Say that I have some data that is publicly available to begin (like an archive of hackernews stories), and I would like to make it available publicly in a sql database that is world-accessible. The constraints/salient points are these:

  1. The data is public to begin with so there's no risk of leaking sensitive information.
  2. Users should be allowed to run any SELECT or SHOWPLAN but nothing destructive like DELETE or DROP.
  3. The worst-case scenario here should be that someone manages to somehow sneak a DROP through and the whole thing vanishes. This scenario is acceptable with very low probability. What is not acceptable is that someone manages to get root access to the system on which the database is running.
  4. Rate limiting is outside the scope of the problem. It can be assumed that this can be done higher up, like at the API level.

Could all of these be satisfied by something as simple as having a database fronted by an API with a single endpoint which takes SQL queries, parses them, filters them, and forwards them to the database?

Are there any instances of this happening in the wild? Google returns 0 results when searching "publicly readable relational database"...

2 Answers2

1

There's a difference between making the data publicly available and making the database publicly available.

What is not acceptable is that someone manages to get root access to the system on which the database is running.

This is very true! Regardless of how sensitive the data is (or isn't, in your case) users should never have access to the system in such a way that they can interfere with the operation of that system or the experience of other users. Hence it doesn't make sense to place the database server itself in a situation where it is exposed in any way.

a database fronted by an API with a single endpoint which takes SQL queries, parses them, filters them, and forwards them to the database

This is literally the two- or three- tier architecture used by every web/application server/micro-service out there today. Build your API - possibly as a hosted micro-service if you don't want to worry about your own servers - and have it connect to a protected database behind the scenes: every major cloud service out there (AWS, Google, Oracle) offers a way to do this using SaaS and DBaaS that is publicly accessible and secure.

Users should be allowed to run any SELECT or SHOWPLAN but nothing destructive like DELETE or DROP.

Make sure that your API isn't too open: users should be able to provide input to pre-defined, structured SQL queries, but should never be able to submit raw, ad-hoc SQL. Queries should always be executed with as few privileges as possible, using an account with select privileges and nothing else. Never have your API connect to the database as the owner of the tables, or as a user with any system-level privileges. Always be in control of what is happening in your database: not because your data is sensitive, but because your infrastructure and the experience of your users is.

pmdba
  • 3,104
  • 2
  • 6
  • 11
0

Make sure that your API isn't too open: users should be able to provide input to pre-defined, structured SQL queries, but should never be able to submit raw, ad-hoc SQL.

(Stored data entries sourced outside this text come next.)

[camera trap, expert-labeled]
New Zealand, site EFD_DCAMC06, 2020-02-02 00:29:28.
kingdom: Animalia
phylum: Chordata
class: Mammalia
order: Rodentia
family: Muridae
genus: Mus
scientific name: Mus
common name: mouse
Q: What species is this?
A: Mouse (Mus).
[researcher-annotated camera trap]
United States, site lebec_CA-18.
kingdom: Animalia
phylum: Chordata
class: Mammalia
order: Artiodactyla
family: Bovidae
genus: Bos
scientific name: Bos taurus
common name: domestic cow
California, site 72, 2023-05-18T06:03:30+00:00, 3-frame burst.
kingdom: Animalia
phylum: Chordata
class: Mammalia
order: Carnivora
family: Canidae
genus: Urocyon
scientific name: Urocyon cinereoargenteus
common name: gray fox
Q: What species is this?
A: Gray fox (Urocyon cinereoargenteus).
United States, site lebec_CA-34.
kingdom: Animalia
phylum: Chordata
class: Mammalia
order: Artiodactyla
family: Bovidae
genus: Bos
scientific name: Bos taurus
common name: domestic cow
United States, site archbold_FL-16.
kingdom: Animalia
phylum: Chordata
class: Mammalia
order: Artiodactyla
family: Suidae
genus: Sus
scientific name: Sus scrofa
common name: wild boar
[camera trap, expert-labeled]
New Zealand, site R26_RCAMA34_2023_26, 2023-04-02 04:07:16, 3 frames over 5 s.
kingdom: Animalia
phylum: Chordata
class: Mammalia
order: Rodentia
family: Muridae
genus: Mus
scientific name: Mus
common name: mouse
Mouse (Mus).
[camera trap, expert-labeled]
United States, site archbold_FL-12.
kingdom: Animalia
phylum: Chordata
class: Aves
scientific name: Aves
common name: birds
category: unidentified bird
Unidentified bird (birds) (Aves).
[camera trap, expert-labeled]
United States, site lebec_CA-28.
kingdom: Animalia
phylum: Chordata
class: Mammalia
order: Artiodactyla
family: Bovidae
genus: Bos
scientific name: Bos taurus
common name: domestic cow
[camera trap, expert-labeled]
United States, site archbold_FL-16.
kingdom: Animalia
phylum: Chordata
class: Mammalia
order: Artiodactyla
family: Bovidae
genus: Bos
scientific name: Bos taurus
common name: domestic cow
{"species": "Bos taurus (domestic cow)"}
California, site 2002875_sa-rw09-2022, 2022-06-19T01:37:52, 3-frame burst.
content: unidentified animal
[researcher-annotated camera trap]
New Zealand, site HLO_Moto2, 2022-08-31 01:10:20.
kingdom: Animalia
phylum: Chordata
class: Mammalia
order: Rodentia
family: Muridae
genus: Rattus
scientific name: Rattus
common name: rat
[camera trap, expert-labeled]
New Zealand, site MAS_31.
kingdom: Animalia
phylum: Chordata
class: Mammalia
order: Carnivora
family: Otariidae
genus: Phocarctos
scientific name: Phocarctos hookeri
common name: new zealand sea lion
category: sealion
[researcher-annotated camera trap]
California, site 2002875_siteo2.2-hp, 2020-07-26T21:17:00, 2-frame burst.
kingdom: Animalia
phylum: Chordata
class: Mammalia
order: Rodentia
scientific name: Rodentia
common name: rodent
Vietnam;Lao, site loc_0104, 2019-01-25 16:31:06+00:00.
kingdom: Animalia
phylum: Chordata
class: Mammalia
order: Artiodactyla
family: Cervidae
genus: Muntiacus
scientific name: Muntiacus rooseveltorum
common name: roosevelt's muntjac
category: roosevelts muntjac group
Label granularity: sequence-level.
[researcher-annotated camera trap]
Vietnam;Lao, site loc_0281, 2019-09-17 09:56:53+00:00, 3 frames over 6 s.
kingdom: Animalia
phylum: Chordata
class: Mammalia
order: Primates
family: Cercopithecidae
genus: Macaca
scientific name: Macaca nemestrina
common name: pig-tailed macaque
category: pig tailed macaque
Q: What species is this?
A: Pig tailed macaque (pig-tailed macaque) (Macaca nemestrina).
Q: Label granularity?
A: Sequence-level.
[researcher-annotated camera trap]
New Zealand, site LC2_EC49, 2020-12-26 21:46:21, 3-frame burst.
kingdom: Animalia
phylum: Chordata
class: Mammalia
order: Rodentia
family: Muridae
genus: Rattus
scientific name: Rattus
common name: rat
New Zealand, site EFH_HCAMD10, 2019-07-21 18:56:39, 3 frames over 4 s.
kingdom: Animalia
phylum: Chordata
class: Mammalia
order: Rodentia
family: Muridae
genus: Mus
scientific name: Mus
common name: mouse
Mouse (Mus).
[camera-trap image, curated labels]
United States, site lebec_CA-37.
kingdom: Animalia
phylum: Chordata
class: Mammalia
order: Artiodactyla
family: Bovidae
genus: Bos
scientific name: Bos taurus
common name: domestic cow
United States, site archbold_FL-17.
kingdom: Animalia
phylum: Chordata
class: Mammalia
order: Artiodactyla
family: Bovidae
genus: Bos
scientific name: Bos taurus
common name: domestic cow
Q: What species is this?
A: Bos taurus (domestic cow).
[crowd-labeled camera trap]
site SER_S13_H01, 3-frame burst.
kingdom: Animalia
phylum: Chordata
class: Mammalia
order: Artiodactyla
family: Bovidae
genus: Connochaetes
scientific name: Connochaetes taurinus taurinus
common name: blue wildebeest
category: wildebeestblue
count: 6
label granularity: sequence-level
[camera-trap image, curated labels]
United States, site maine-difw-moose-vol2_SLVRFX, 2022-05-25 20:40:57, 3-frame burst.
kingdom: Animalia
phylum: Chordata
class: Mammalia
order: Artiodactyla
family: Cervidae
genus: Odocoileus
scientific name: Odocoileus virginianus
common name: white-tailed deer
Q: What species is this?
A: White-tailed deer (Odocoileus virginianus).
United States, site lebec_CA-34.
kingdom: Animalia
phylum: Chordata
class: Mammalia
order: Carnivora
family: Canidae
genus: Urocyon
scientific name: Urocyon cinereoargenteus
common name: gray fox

To add on to pmdba's excellent points, another reason you shouldn't allow users to submit raw / ad-hoc queries is because they could easily tank the performance of your database server, making it inaccessible to others, if those queries are poorly formulated.

In fact, ad-hoc queries are generally the hardest to optimize for even when they're more controlled with the general use cases already understood ahead of time by the database developers. So it would be even tougher trying to optimize for any and all end user input, without even having a hint of what their use cases could be. And giving them free rein to run any query openly (even if limited to just SELECT statements) also gives them the power to write a poor query that tanks your system.

J.D.
  • 37,483
  • 8
  • 54
  • 121